----- Texto base

A cena musical mineira perdeu um de seus mais talentosos “cantautores”. O certo seria dizer cena musical brasileira, mas Vander Lee faleceu na última sexta-feira (5) sem gozar do reconhecimento nacional que merecia.
Com apenas nove discos e um DVD, Lee se preparava para comemorar 20 anos de carreira em 2017 com o registro de um novo show (gravado no Rio de Janeiro em julho último), parcerias inéditas e o intento de voltar a se dedicar ao samba, como fez em 2012 com o álbum Sambarroco.
De formação popular, Vanderli Catarina era um sambista nato, mas vestiu suas composições de linguagem pop, de certo modo, nos passos de conterrâneos contemporâneos que ganharam projeção nacional nessa linguagem. Suas composições, porém, por vezes mal se encaixavam em arranjos pop, eram maiores do que isso.
Com a morte precoce, não deu tempo de Vander Lee angariar essa projeção devida, em que pese o grande time de gente famosa que registrou algumas de suas canções, como Elza Soares (primeiro grande nome a lhe dar atenção; Lee a tinha como madrinha), Gal Costa, Rita Ribeiro, Maria Bethânia, Elba Ramalho, Daniela Mercury e vários outros.
A maioria desses intérpretes é formada por mulheres, o que denota o apelo que as canções de Vander Lee têm no público feminino. Nos shows, eram elas que cantavam mais em alto e bom som as músicas dele. Em seu último disco, 9 (lançado no início deste ano), Vander Lee gravou em estúdio a maioria de suas músicas registradas primeiro por esses intérpretes; antes, só tinha delas registros ao vivo. Incluiu nele duas faixas inéditas (Minha Criança e Nada Por Nada). Vander Lee defende bem suas criações, mas é melhor compositor do que cantor.
Fugindo à marcada tradição harmônica da música popular mineira, brotou no seu violão singelo uma melodia pegajosa, muito radiofônica e cativante. Cronista dos bons, cantava as cores do cotidiano com uma invejável pitada de humor universal e alguma picardia marcadamente mineira, como em Chazinho com Biscoito e Galo e Cruzeiro.

----------
----- Entradas

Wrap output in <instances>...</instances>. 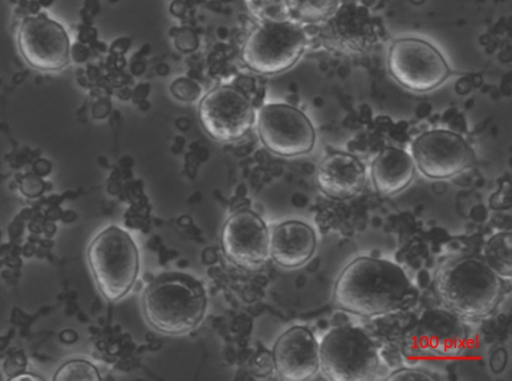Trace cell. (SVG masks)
<instances>
[{
	"mask_svg": "<svg viewBox=\"0 0 512 381\" xmlns=\"http://www.w3.org/2000/svg\"><path fill=\"white\" fill-rule=\"evenodd\" d=\"M416 299L417 290L402 267L368 256L348 263L333 289L336 307L366 317L404 310Z\"/></svg>",
	"mask_w": 512,
	"mask_h": 381,
	"instance_id": "6da1fadb",
	"label": "cell"
},
{
	"mask_svg": "<svg viewBox=\"0 0 512 381\" xmlns=\"http://www.w3.org/2000/svg\"><path fill=\"white\" fill-rule=\"evenodd\" d=\"M433 286L444 307L462 320L487 317L504 293L503 279L476 255L459 256L442 264Z\"/></svg>",
	"mask_w": 512,
	"mask_h": 381,
	"instance_id": "7a4b0ae2",
	"label": "cell"
},
{
	"mask_svg": "<svg viewBox=\"0 0 512 381\" xmlns=\"http://www.w3.org/2000/svg\"><path fill=\"white\" fill-rule=\"evenodd\" d=\"M147 323L155 330L179 335L195 329L202 321L207 296L200 281L178 272L157 276L145 289L141 300Z\"/></svg>",
	"mask_w": 512,
	"mask_h": 381,
	"instance_id": "3957f363",
	"label": "cell"
},
{
	"mask_svg": "<svg viewBox=\"0 0 512 381\" xmlns=\"http://www.w3.org/2000/svg\"><path fill=\"white\" fill-rule=\"evenodd\" d=\"M88 263L101 294L108 301L123 298L139 272V251L130 234L117 226L101 231L90 243Z\"/></svg>",
	"mask_w": 512,
	"mask_h": 381,
	"instance_id": "277c9868",
	"label": "cell"
},
{
	"mask_svg": "<svg viewBox=\"0 0 512 381\" xmlns=\"http://www.w3.org/2000/svg\"><path fill=\"white\" fill-rule=\"evenodd\" d=\"M319 368L332 381H370L379 372L380 358L366 332L341 325L329 330L320 342Z\"/></svg>",
	"mask_w": 512,
	"mask_h": 381,
	"instance_id": "5b68a950",
	"label": "cell"
},
{
	"mask_svg": "<svg viewBox=\"0 0 512 381\" xmlns=\"http://www.w3.org/2000/svg\"><path fill=\"white\" fill-rule=\"evenodd\" d=\"M306 42L304 29L291 19L259 23L245 40L241 57L252 71L272 75L292 67Z\"/></svg>",
	"mask_w": 512,
	"mask_h": 381,
	"instance_id": "8992f818",
	"label": "cell"
},
{
	"mask_svg": "<svg viewBox=\"0 0 512 381\" xmlns=\"http://www.w3.org/2000/svg\"><path fill=\"white\" fill-rule=\"evenodd\" d=\"M388 69L402 86L416 92H427L442 84L450 68L436 47L414 37L394 41L388 52Z\"/></svg>",
	"mask_w": 512,
	"mask_h": 381,
	"instance_id": "52a82bcc",
	"label": "cell"
},
{
	"mask_svg": "<svg viewBox=\"0 0 512 381\" xmlns=\"http://www.w3.org/2000/svg\"><path fill=\"white\" fill-rule=\"evenodd\" d=\"M198 117L203 129L216 141L242 138L254 121V106L244 90L237 86H218L201 99Z\"/></svg>",
	"mask_w": 512,
	"mask_h": 381,
	"instance_id": "ba28073f",
	"label": "cell"
},
{
	"mask_svg": "<svg viewBox=\"0 0 512 381\" xmlns=\"http://www.w3.org/2000/svg\"><path fill=\"white\" fill-rule=\"evenodd\" d=\"M261 142L271 152L293 157L310 152L315 143V130L300 109L284 103L263 105L257 116Z\"/></svg>",
	"mask_w": 512,
	"mask_h": 381,
	"instance_id": "9c48e42d",
	"label": "cell"
},
{
	"mask_svg": "<svg viewBox=\"0 0 512 381\" xmlns=\"http://www.w3.org/2000/svg\"><path fill=\"white\" fill-rule=\"evenodd\" d=\"M17 44L24 60L41 71H58L70 60V39L64 27L44 13L26 17Z\"/></svg>",
	"mask_w": 512,
	"mask_h": 381,
	"instance_id": "30bf717a",
	"label": "cell"
},
{
	"mask_svg": "<svg viewBox=\"0 0 512 381\" xmlns=\"http://www.w3.org/2000/svg\"><path fill=\"white\" fill-rule=\"evenodd\" d=\"M417 168L432 179H445L469 168L475 160L473 149L459 134L436 129L422 133L412 144Z\"/></svg>",
	"mask_w": 512,
	"mask_h": 381,
	"instance_id": "8fae6325",
	"label": "cell"
},
{
	"mask_svg": "<svg viewBox=\"0 0 512 381\" xmlns=\"http://www.w3.org/2000/svg\"><path fill=\"white\" fill-rule=\"evenodd\" d=\"M269 235L262 218L251 210L243 209L225 221L221 246L225 256L233 263L254 270L261 267L270 256Z\"/></svg>",
	"mask_w": 512,
	"mask_h": 381,
	"instance_id": "7c38bea8",
	"label": "cell"
},
{
	"mask_svg": "<svg viewBox=\"0 0 512 381\" xmlns=\"http://www.w3.org/2000/svg\"><path fill=\"white\" fill-rule=\"evenodd\" d=\"M272 361L282 379L307 380L319 369V343L308 328L292 326L276 340Z\"/></svg>",
	"mask_w": 512,
	"mask_h": 381,
	"instance_id": "4fadbf2b",
	"label": "cell"
},
{
	"mask_svg": "<svg viewBox=\"0 0 512 381\" xmlns=\"http://www.w3.org/2000/svg\"><path fill=\"white\" fill-rule=\"evenodd\" d=\"M330 17L321 33L328 48L345 53H363L376 43L377 28L363 7H343Z\"/></svg>",
	"mask_w": 512,
	"mask_h": 381,
	"instance_id": "5bb4252c",
	"label": "cell"
},
{
	"mask_svg": "<svg viewBox=\"0 0 512 381\" xmlns=\"http://www.w3.org/2000/svg\"><path fill=\"white\" fill-rule=\"evenodd\" d=\"M419 345L441 356L460 354L468 342V332L460 317L446 308L424 311L416 325Z\"/></svg>",
	"mask_w": 512,
	"mask_h": 381,
	"instance_id": "9a60e30c",
	"label": "cell"
},
{
	"mask_svg": "<svg viewBox=\"0 0 512 381\" xmlns=\"http://www.w3.org/2000/svg\"><path fill=\"white\" fill-rule=\"evenodd\" d=\"M365 168L355 156L333 152L319 164L316 181L328 197L346 200L357 195L365 183Z\"/></svg>",
	"mask_w": 512,
	"mask_h": 381,
	"instance_id": "2e32d148",
	"label": "cell"
},
{
	"mask_svg": "<svg viewBox=\"0 0 512 381\" xmlns=\"http://www.w3.org/2000/svg\"><path fill=\"white\" fill-rule=\"evenodd\" d=\"M315 249V232L301 221H285L269 235V255L284 268L302 266L312 258Z\"/></svg>",
	"mask_w": 512,
	"mask_h": 381,
	"instance_id": "e0dca14e",
	"label": "cell"
},
{
	"mask_svg": "<svg viewBox=\"0 0 512 381\" xmlns=\"http://www.w3.org/2000/svg\"><path fill=\"white\" fill-rule=\"evenodd\" d=\"M414 174L413 158L396 147L382 149L371 167L374 187L383 195H393L405 189L411 183Z\"/></svg>",
	"mask_w": 512,
	"mask_h": 381,
	"instance_id": "ac0fdd59",
	"label": "cell"
},
{
	"mask_svg": "<svg viewBox=\"0 0 512 381\" xmlns=\"http://www.w3.org/2000/svg\"><path fill=\"white\" fill-rule=\"evenodd\" d=\"M483 259L503 280L512 276V234L502 231L492 236L484 247Z\"/></svg>",
	"mask_w": 512,
	"mask_h": 381,
	"instance_id": "d6986e66",
	"label": "cell"
},
{
	"mask_svg": "<svg viewBox=\"0 0 512 381\" xmlns=\"http://www.w3.org/2000/svg\"><path fill=\"white\" fill-rule=\"evenodd\" d=\"M291 18L305 23L328 19L338 8L339 0H286Z\"/></svg>",
	"mask_w": 512,
	"mask_h": 381,
	"instance_id": "ffe728a7",
	"label": "cell"
},
{
	"mask_svg": "<svg viewBox=\"0 0 512 381\" xmlns=\"http://www.w3.org/2000/svg\"><path fill=\"white\" fill-rule=\"evenodd\" d=\"M249 14L259 23L291 19L286 0H243Z\"/></svg>",
	"mask_w": 512,
	"mask_h": 381,
	"instance_id": "44dd1931",
	"label": "cell"
},
{
	"mask_svg": "<svg viewBox=\"0 0 512 381\" xmlns=\"http://www.w3.org/2000/svg\"><path fill=\"white\" fill-rule=\"evenodd\" d=\"M56 381H100L97 368L90 362L75 359L62 365L55 374Z\"/></svg>",
	"mask_w": 512,
	"mask_h": 381,
	"instance_id": "7402d4cb",
	"label": "cell"
},
{
	"mask_svg": "<svg viewBox=\"0 0 512 381\" xmlns=\"http://www.w3.org/2000/svg\"><path fill=\"white\" fill-rule=\"evenodd\" d=\"M170 92L180 101L193 102L200 97L202 88L191 78L178 77L170 84Z\"/></svg>",
	"mask_w": 512,
	"mask_h": 381,
	"instance_id": "603a6c76",
	"label": "cell"
},
{
	"mask_svg": "<svg viewBox=\"0 0 512 381\" xmlns=\"http://www.w3.org/2000/svg\"><path fill=\"white\" fill-rule=\"evenodd\" d=\"M387 381H434V377L420 369L402 368L392 372Z\"/></svg>",
	"mask_w": 512,
	"mask_h": 381,
	"instance_id": "cb8c5ba5",
	"label": "cell"
},
{
	"mask_svg": "<svg viewBox=\"0 0 512 381\" xmlns=\"http://www.w3.org/2000/svg\"><path fill=\"white\" fill-rule=\"evenodd\" d=\"M22 193L30 198L41 195L45 189V183L36 173H28L20 181Z\"/></svg>",
	"mask_w": 512,
	"mask_h": 381,
	"instance_id": "d4e9b609",
	"label": "cell"
},
{
	"mask_svg": "<svg viewBox=\"0 0 512 381\" xmlns=\"http://www.w3.org/2000/svg\"><path fill=\"white\" fill-rule=\"evenodd\" d=\"M178 49L189 52L194 50L198 46L197 37L191 32L186 31L185 33H179L175 40Z\"/></svg>",
	"mask_w": 512,
	"mask_h": 381,
	"instance_id": "484cf974",
	"label": "cell"
},
{
	"mask_svg": "<svg viewBox=\"0 0 512 381\" xmlns=\"http://www.w3.org/2000/svg\"><path fill=\"white\" fill-rule=\"evenodd\" d=\"M35 173L39 176L49 173L50 164L44 159H39L34 165Z\"/></svg>",
	"mask_w": 512,
	"mask_h": 381,
	"instance_id": "4316f807",
	"label": "cell"
},
{
	"mask_svg": "<svg viewBox=\"0 0 512 381\" xmlns=\"http://www.w3.org/2000/svg\"><path fill=\"white\" fill-rule=\"evenodd\" d=\"M60 339L65 343H73L77 339V334L72 330H65L60 334Z\"/></svg>",
	"mask_w": 512,
	"mask_h": 381,
	"instance_id": "83f0119b",
	"label": "cell"
},
{
	"mask_svg": "<svg viewBox=\"0 0 512 381\" xmlns=\"http://www.w3.org/2000/svg\"><path fill=\"white\" fill-rule=\"evenodd\" d=\"M11 381H23V380H30V381H39L42 380L40 377H35V375L29 374V373H22L17 374L15 377L10 379Z\"/></svg>",
	"mask_w": 512,
	"mask_h": 381,
	"instance_id": "f1b7e54d",
	"label": "cell"
}]
</instances>
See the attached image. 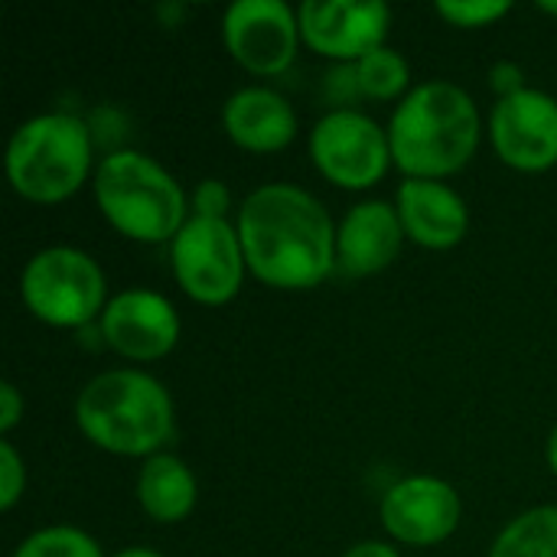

----------

Instruções
a) Responda com base no texto sobre Vander Lee:
(i) Quantos discos e DVDs Vander Lee lançou?
(ii) Quem foi o primeiro grande nome a dar atenção a ele?
(iii) Quais faixas inéditas ele incluiu no disco 9?
b) Retome o texto sobre Vander Lee e dê continuidade a ele a partir de onde para.

Respostas
a)
(i) Nove discos e um DVD.
(ii) Elza Soares.
(iii) Minha Criança e Nada Por Nada.

b)
Instrumentista não virtuose, sua força está na melodia natural de sua palavra, uma palavra romântica, lírica. Vander Lee fala de amor de um jeito simples, certeiro, que toca e cativa o ouvinte atento, mas toca especialmente os ouvidos femininos. Os personagens masculinos de suas músicas são sujeitos de coração aberto, sem vergonha da declamação amorosa, atacam com galanteio sincero e tratam com bom humor as suscetibilidades femininas. Nalgumas vezes, o eu lírico fala no feminino (vide Pra Ser Levada em Conta).
“A força de Vander Lee está na melodia natural de sua palavra, uma palavra romântica, lírica. Fala de amor de um jeito que cativa o ouvinte atento, especialmente os ouvidos femininos”
Artista curtido nos barzinhos desatentos de Belo Horizonte, começou neles a mostrar suas composições próprias em meio a repertórios covers de sempre nesses locais. Incursionou também por derradeiros festivais de música que insistiam em repetir, nos anos 90, um tempo que não poderia mais ser repetido. Foi num desses, em 1996, que chegou às finais de prêmio da TV Globo Minas com o reggae afro-militante Gente Não é Cor.
Vander Lee é a cara dessa música popular órfã de um modelo que ruiu na virada do milênio. Faz música de alto nível, tributária da melhor tradição cancionista do País, mas não consegue fama ampla e pena para viver de sua música. Há uma legião deles por aí. Vivem de nicho e de uma distribuição capilarizada digitalmente, mas por demais difusa e, pior, de controversos pagamentos de direitos autorais.
Ele mesmo, artífice na independência e cônscio disso, vez ou outra tinha recaídas em lamentar nunca ter entrado em novela global. Nunca participou de movimentos ou coletivos musicais, mesmo porque ergueu a carreira sozinho, raramente compôs com parceiros. Chamava músicos e produtores para discos e shows de acordo com suas afinidades eletivas.
E eram muitas. Sua morte repentina foi muito lamentada não só pelo músico que era, mas pelo cara boa-praça que era com todos, colegas de profissão, fãs e toda sorte de gente envolvida com música que já esteve algum dia com Vander Lee. Ele, de fato, tinha uma vaidade domesticada, uma raridade no meio artístico.
Clipe de lançamento do DVD Pensei Que Fosse o Céu – Ao Vivo (2006)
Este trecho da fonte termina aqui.